▸ WHAT TO PRODUCE: Would you reproduce the records word for word, starting at their first line and stopping after the line that contains "0.54 metres"?

▸ PROVIDED RECORDS:
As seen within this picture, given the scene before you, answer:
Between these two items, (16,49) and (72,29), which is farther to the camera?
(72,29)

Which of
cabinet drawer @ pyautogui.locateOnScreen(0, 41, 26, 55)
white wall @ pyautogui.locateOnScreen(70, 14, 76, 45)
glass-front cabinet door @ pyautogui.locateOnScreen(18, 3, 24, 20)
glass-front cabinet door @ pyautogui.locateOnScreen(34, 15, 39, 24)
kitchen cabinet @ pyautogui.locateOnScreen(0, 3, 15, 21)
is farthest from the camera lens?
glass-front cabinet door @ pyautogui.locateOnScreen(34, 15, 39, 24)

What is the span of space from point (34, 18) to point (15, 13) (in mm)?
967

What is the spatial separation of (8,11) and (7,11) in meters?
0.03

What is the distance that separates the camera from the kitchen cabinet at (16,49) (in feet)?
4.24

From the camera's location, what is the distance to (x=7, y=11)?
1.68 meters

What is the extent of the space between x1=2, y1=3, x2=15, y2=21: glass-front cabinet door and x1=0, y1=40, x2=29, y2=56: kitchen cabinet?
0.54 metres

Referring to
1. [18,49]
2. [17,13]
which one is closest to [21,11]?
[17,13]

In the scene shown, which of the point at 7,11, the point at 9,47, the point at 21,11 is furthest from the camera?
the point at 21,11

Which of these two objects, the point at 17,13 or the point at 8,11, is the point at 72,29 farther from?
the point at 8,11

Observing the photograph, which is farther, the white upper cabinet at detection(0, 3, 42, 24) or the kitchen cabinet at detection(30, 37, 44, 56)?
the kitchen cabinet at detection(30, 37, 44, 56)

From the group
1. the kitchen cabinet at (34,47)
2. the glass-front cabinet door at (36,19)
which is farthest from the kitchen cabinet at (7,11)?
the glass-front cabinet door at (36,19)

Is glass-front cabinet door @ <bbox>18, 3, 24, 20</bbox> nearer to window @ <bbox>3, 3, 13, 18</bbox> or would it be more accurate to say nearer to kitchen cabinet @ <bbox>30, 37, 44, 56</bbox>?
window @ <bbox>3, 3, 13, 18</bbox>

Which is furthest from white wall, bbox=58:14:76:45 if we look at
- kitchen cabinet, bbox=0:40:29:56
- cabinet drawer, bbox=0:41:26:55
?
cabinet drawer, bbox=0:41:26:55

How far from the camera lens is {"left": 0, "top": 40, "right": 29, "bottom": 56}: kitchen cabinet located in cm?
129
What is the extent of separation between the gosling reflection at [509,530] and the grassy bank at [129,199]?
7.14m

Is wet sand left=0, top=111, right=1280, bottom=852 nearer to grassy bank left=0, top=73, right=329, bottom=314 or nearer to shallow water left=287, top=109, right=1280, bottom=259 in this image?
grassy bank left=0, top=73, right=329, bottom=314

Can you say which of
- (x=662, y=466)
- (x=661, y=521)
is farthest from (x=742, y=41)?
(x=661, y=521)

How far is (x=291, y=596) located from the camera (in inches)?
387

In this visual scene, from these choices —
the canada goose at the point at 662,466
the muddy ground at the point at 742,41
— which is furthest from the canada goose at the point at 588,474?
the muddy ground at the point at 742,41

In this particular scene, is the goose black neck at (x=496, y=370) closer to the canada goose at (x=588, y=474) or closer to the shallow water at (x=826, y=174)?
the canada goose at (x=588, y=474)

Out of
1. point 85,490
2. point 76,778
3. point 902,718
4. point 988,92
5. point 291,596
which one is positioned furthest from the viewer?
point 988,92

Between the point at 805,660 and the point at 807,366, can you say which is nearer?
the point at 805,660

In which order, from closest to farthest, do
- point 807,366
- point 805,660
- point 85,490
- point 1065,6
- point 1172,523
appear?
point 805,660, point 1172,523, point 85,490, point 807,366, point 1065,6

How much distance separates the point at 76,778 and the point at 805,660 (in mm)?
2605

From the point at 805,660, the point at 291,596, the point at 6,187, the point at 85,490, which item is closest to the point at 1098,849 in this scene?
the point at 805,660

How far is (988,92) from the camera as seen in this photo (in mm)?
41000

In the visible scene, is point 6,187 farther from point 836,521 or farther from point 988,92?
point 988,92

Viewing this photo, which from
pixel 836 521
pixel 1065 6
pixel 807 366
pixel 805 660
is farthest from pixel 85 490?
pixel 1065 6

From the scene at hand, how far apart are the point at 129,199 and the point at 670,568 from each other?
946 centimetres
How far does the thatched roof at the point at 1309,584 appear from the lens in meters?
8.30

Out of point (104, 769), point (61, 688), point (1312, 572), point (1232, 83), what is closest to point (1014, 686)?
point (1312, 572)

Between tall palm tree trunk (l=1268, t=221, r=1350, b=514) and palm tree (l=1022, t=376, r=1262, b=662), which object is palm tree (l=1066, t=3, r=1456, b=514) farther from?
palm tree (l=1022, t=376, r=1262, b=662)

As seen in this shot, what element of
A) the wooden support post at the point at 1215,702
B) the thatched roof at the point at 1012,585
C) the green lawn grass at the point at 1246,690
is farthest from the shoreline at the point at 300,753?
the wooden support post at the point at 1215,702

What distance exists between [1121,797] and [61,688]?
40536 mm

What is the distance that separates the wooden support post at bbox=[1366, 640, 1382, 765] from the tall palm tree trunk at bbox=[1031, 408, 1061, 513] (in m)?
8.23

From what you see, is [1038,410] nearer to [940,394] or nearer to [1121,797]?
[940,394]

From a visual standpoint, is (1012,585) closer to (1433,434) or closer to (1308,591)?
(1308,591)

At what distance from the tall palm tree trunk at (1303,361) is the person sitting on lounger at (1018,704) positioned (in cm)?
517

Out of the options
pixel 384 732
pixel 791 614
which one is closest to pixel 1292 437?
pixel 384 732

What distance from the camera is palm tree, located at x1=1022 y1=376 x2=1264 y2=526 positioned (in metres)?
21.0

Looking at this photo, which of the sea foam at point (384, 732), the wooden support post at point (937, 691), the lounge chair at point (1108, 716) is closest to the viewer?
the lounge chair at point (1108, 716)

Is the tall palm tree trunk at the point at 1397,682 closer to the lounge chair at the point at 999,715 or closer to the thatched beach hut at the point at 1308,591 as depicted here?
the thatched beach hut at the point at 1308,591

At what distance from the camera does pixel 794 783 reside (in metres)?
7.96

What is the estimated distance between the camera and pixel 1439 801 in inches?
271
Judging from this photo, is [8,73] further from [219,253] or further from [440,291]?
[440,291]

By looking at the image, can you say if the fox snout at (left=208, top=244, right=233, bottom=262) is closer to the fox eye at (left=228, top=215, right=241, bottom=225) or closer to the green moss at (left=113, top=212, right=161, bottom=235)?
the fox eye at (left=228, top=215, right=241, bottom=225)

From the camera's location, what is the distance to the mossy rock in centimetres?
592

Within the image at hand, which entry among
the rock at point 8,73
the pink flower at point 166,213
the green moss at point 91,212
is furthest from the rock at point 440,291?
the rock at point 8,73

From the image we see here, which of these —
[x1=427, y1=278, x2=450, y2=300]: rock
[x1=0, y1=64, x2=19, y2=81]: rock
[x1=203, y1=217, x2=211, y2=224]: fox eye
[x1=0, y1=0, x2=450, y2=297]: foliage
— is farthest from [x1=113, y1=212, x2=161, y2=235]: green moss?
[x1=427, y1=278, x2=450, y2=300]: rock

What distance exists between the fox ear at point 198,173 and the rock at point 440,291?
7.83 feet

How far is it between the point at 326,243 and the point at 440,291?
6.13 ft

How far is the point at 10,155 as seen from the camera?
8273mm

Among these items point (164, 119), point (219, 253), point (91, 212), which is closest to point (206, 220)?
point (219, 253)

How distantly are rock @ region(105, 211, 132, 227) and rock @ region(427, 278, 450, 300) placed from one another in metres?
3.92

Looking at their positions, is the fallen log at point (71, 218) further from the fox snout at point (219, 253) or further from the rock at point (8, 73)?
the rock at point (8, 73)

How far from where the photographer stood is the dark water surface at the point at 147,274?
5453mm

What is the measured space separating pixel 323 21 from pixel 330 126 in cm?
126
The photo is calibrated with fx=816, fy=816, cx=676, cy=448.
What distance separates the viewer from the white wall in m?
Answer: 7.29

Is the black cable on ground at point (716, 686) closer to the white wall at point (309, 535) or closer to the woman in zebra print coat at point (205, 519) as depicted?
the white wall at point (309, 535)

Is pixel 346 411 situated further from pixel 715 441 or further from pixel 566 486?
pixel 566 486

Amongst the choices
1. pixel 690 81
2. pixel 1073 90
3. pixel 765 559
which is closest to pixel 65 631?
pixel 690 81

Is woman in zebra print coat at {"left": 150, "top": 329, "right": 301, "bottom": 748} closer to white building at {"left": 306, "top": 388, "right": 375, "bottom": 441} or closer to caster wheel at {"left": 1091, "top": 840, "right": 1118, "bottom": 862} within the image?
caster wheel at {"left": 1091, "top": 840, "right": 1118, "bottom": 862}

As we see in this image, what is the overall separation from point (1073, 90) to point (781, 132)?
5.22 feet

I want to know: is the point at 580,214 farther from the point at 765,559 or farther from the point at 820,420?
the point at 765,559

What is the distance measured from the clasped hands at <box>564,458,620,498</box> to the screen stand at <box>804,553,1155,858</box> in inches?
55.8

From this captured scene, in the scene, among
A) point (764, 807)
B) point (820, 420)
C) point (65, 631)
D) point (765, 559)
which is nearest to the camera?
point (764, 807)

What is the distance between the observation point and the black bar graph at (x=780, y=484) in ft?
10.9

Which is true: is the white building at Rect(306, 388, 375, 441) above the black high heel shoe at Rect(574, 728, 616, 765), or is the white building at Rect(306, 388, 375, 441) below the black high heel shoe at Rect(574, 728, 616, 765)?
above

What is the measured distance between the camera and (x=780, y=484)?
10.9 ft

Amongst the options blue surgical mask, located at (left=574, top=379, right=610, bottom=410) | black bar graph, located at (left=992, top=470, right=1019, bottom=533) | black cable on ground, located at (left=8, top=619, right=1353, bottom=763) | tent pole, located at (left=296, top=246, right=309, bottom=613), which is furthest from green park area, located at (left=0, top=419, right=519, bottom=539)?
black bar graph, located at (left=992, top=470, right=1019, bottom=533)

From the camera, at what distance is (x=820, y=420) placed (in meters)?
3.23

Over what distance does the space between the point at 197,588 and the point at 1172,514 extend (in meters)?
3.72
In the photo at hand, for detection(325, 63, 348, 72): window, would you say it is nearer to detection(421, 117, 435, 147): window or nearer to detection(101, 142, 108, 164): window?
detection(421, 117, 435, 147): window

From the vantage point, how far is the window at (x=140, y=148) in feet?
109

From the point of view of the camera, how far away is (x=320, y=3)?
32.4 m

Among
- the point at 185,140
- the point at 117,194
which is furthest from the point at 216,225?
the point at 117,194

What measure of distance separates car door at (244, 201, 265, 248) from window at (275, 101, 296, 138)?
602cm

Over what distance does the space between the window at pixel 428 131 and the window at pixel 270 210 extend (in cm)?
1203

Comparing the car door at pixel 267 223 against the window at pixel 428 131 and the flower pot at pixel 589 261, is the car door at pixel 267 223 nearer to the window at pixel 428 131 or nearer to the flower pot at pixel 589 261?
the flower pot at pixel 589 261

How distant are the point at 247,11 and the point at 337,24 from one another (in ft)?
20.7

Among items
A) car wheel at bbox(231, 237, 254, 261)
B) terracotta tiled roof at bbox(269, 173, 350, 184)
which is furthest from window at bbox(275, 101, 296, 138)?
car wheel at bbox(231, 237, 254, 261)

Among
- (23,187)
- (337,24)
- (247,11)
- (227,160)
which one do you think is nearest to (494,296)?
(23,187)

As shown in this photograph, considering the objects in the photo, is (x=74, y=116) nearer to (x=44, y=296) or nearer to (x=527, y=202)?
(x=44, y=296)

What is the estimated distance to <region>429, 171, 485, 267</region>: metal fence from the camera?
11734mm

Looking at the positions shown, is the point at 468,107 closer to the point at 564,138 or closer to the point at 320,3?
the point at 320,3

▸ TASK RESPONSE:
As seen within this picture, given the scene before you, answer:
Between these two items, (16,49) and (72,29), which is farther to the camera?
(72,29)

Which of
cabinet drawer @ pyautogui.locateOnScreen(0, 41, 26, 55)
white wall @ pyautogui.locateOnScreen(70, 14, 76, 45)
glass-front cabinet door @ pyautogui.locateOnScreen(18, 3, 24, 20)
glass-front cabinet door @ pyautogui.locateOnScreen(34, 15, 39, 24)
kitchen cabinet @ pyautogui.locateOnScreen(0, 3, 15, 21)
is farthest from the camera lens?
glass-front cabinet door @ pyautogui.locateOnScreen(34, 15, 39, 24)

What is the span of space from point (34, 18) to point (15, 13) (in mm)?
967

What is the spatial separation of (8,11) and (7,11) in meters?
0.03

What is the distance that separates the camera from the kitchen cabinet at (16,49) (in feet)?
4.24

From the camera's location, what is the distance to (x=7, y=11)?
1.68 meters

What is the extent of the space between x1=2, y1=3, x2=15, y2=21: glass-front cabinet door and x1=0, y1=40, x2=29, y2=56: kitchen cabinet?
0.54 metres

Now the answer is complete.